→ **TASK A**: State how many lines of the records below contain the string "tree", giving only the number.

------ SELECTED EXCERPT ------

It is dangerous and delusional for India to aspire to a great power status simply because certain Americans urge India to be so. "We will make India into a great power'...so said Hillary Clinton. How absurd and naive of Indians to think of its pure truth in such an absurd statement. Has the USA ever made great power rivals? No never. Instead in the safety of its isolation and the two oceans, it has since the early part of the 20th century conspired, led by the BANKERS to wage and manufacture war.....WWI, and WWII both largely bankrolled by the USA Wall Street Bankers. The USA armed Nazi Germany WITH technology transfers 1933--1945; and the USA armed with technology transfers the USSR 1918--1991.

When a nation after 66 years of independence still has 850 million people living on just $2 a day, it is a serious vulnerability and contradiction of an alleged great power, which should NOT waste its resources over extending itself looking afar, but should focus on its own BASIC needs, and the right of ALL Indians to a decent meal a day, decent housing, decent FREE education for all up to the age of 16, decent living environment, decently paying work, decent reasonable universal healthcare, reasonable prices for the basic needs of life such as rice, wheat, dhal, sugar, onions, potatoes and so forth....fuel.....a decent transport system where people can go from A to Point B. Good INFRASTRUCTURE, and a big industrial sector.

When you have a mere 50 old ramshackle ordnance factories, its is seriously delusional to think oneself as a mighty military power.

When you are the biggest arms importer in the world al la the Shah of Iran, and the Saudi Monarchy, its is seriously delusional to think oneself as a mighty military power.

When 70% of your arms are from various unreliable foreign sources, at soaring costs with STATE corruption, such as to make the the imported arms unrepairable/workable, its is seriously delusional to think oneself as a mighty military power.

When 30% of the remaining indigenous manufactured arms have substantial foreign components which have to be haggled for with corruption, its is seriously delusional to think oneself as a mighty military power.

When you only spend 1.8% of GDP on national defence, its is seriously delusional to think oneself as a mighty military power. Even when the threats are GREATER than ever before.....two front wars.

The British should not have occupied India, and invaded the country even when it was divided. There was no need for 30 million Indians to die under British mismanagement and cruelty. There was no need for $1 trillion worth of wealth transfer from India to the UK. There was no need for the humiliation of foreign rule, where everything about the UK was portrayed as good, and everything about India was bad.

On a straight out slogging match on the conventional battle field the British would not have succeeded in conquering India BETWEEN 1757--1849. They would have been defeated, since Indian arms and tactics in some cases were SUPERIOR to the British.....some examples below, and a 8th grade video to reinforce the IMPORTANT point.

The British conquered India between 1757--1849, and held all of it for 98 years through corruption, wheeling dealing, delegation of power of 500 Maharajahs, and 5000 Zamindars. They did it primarily by BUYING the LEADERS and GENERALS of INDIA......not through war! They bought the generals of the Nawabs of Bengal. They bought the generals of Tipu Sultan. They bought the generals of the Sikh Empire.

THE BRITISH CONQUERED INDIA BY CORRUPTION.

CORRUPTION is the biggest threat to Indian security, in the armed forces, AND for the country generally.

------ RECORD EXTRACTS ------

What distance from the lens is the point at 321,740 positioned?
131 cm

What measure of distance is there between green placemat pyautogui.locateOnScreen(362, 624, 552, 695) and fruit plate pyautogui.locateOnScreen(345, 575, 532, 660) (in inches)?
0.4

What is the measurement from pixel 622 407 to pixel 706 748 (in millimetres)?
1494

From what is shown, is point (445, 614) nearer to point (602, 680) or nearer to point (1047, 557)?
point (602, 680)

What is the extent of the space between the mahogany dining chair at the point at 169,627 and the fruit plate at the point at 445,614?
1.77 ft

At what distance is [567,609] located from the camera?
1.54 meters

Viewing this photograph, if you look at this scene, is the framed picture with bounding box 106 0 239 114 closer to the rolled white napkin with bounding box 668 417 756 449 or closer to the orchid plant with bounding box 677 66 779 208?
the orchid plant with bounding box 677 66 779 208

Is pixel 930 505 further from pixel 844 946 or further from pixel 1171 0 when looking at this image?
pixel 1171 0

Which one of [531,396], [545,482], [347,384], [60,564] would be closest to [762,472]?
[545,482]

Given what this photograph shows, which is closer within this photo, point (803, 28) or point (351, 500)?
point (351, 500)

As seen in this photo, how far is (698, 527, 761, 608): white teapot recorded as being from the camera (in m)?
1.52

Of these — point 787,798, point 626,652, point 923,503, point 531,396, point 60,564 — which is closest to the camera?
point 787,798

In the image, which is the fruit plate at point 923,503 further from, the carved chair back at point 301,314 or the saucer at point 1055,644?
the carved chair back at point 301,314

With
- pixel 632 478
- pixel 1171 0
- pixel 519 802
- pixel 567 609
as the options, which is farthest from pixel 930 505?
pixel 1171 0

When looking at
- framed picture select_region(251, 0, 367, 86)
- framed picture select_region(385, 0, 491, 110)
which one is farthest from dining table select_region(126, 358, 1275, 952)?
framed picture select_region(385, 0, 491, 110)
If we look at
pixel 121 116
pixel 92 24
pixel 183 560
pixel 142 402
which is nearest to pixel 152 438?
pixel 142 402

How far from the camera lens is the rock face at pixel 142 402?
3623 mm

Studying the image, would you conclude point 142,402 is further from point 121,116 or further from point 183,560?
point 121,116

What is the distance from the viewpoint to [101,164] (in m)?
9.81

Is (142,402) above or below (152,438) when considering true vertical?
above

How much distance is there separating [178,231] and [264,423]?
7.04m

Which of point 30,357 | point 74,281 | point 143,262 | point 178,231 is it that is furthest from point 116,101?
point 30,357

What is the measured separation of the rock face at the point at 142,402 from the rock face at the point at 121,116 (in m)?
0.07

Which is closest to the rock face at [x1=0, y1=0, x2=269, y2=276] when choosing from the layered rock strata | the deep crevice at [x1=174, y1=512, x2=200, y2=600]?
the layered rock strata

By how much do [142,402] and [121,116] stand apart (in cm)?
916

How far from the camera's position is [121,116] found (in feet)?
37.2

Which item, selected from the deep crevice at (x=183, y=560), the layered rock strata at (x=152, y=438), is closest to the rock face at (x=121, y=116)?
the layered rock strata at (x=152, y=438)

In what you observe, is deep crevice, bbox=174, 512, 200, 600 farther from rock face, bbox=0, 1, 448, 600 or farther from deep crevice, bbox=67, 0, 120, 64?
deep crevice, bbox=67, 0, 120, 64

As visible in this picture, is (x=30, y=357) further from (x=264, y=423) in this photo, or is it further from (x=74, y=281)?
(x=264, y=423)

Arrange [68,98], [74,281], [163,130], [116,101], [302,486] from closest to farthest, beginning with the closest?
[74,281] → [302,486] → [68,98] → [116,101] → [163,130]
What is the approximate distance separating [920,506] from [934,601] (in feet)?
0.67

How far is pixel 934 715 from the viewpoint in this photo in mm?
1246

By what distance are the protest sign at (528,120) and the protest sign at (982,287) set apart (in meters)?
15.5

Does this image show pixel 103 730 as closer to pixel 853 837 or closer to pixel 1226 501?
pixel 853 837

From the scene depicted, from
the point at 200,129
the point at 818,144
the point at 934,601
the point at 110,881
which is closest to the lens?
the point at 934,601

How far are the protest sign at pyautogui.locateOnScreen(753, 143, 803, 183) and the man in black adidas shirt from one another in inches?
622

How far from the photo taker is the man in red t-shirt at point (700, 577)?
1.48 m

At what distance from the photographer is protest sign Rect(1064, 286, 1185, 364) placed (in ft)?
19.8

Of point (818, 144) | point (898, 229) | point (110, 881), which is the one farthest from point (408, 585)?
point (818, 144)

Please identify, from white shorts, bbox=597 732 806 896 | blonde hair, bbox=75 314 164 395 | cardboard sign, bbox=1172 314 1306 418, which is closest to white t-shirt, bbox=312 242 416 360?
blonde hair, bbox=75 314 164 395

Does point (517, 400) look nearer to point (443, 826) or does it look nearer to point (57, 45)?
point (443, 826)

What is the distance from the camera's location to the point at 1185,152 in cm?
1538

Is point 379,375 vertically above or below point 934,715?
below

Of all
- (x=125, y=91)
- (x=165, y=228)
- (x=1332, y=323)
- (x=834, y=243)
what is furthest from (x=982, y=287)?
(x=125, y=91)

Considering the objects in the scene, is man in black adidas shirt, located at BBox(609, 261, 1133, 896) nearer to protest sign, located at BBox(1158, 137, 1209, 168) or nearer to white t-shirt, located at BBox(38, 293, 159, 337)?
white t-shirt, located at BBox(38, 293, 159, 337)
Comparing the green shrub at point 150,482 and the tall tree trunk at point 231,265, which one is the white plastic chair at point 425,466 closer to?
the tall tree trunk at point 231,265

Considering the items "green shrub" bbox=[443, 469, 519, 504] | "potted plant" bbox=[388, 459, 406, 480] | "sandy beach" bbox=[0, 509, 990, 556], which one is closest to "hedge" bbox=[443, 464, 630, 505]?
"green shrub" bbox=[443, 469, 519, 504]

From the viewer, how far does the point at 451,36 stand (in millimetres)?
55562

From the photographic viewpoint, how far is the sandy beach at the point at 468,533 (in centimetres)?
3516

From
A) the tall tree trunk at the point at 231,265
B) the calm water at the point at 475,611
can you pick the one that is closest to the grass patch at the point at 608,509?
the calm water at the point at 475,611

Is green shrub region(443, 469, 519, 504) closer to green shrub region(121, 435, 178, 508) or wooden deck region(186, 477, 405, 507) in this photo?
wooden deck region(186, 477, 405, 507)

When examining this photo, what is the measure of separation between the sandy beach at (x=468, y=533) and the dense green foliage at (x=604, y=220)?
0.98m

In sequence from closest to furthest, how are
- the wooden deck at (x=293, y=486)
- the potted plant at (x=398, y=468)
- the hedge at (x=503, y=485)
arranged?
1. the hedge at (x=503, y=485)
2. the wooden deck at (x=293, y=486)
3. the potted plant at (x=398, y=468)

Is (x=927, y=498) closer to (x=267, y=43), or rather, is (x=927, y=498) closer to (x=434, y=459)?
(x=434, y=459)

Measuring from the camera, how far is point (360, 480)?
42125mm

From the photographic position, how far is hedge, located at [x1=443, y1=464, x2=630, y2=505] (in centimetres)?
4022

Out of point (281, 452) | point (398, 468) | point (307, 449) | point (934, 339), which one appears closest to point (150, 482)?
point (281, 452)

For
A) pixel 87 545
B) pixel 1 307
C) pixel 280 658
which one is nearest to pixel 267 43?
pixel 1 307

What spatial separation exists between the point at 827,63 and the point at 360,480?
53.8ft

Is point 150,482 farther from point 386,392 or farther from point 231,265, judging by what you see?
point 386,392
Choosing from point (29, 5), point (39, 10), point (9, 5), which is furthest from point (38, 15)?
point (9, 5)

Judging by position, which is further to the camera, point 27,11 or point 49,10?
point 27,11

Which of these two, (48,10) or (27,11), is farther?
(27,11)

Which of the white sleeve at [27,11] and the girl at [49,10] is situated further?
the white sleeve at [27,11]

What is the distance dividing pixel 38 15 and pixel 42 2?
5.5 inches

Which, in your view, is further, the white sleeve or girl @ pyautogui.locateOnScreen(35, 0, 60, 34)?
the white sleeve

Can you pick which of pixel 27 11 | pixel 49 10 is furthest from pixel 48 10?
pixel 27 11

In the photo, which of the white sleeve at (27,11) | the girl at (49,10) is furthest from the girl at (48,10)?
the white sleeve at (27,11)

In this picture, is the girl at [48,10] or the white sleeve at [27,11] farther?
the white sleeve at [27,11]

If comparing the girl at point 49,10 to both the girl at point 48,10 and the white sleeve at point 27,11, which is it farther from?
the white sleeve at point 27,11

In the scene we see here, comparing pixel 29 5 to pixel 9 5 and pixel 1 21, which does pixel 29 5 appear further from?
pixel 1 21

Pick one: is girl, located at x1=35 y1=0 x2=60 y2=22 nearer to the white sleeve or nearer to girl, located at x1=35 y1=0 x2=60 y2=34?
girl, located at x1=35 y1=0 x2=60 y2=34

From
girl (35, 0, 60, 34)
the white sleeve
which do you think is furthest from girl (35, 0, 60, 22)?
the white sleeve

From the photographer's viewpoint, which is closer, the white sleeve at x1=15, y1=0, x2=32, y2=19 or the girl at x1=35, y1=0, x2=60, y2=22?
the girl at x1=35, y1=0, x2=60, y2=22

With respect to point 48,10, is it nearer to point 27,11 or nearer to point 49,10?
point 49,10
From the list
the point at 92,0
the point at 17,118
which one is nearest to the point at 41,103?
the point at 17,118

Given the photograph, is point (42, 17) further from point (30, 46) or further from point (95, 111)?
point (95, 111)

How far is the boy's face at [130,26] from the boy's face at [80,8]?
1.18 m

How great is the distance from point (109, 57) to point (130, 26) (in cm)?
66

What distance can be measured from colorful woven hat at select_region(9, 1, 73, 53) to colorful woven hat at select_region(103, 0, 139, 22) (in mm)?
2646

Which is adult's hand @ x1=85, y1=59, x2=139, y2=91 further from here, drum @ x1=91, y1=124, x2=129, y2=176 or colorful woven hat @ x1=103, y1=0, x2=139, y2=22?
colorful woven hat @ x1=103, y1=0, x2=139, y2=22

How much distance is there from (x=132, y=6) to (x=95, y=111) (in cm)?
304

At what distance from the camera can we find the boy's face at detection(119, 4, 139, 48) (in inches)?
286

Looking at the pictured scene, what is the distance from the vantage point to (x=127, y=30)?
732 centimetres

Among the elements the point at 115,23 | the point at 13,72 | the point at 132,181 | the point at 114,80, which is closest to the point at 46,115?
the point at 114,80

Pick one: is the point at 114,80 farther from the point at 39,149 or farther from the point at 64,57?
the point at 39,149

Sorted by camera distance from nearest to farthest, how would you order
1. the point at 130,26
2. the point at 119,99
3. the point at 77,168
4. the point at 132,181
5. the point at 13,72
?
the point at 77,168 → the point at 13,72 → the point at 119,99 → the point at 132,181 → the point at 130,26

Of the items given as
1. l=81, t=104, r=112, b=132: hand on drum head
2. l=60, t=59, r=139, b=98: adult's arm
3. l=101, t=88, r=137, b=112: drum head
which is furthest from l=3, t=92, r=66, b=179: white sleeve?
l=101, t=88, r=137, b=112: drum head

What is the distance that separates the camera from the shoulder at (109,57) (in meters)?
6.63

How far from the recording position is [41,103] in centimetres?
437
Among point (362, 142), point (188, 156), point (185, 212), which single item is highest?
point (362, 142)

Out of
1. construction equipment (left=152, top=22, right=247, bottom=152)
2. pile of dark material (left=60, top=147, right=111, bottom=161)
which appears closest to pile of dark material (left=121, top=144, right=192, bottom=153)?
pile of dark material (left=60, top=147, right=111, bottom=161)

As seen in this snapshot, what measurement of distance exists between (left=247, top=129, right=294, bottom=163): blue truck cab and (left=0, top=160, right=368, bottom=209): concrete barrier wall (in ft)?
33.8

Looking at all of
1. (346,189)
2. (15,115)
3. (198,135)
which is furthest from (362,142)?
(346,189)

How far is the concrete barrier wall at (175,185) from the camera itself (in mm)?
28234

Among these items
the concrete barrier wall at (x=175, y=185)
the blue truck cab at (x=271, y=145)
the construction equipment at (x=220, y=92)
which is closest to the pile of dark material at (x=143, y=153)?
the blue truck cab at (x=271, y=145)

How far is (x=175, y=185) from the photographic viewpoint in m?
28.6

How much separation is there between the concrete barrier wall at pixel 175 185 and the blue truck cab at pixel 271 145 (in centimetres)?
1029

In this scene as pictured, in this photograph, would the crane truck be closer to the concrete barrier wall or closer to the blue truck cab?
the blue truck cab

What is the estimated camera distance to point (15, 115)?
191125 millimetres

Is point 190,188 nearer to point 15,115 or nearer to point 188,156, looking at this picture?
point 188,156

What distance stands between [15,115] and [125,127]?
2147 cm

------

→ **TASK B**:
Answer these questions using the piece on India's great-power ambitions above:
(i) How many ordnance factories does the piece say India has?
(ii) What share of GDP does the piece say India spends on national defense?
(iii) For how many years does the piece say the British held all of India?

→ **PROBLEM SOLUTION A**: 3

→ **PROBLEM SOLUTION B**:
(i) 50
(ii) 1.8%
(iii) 98 years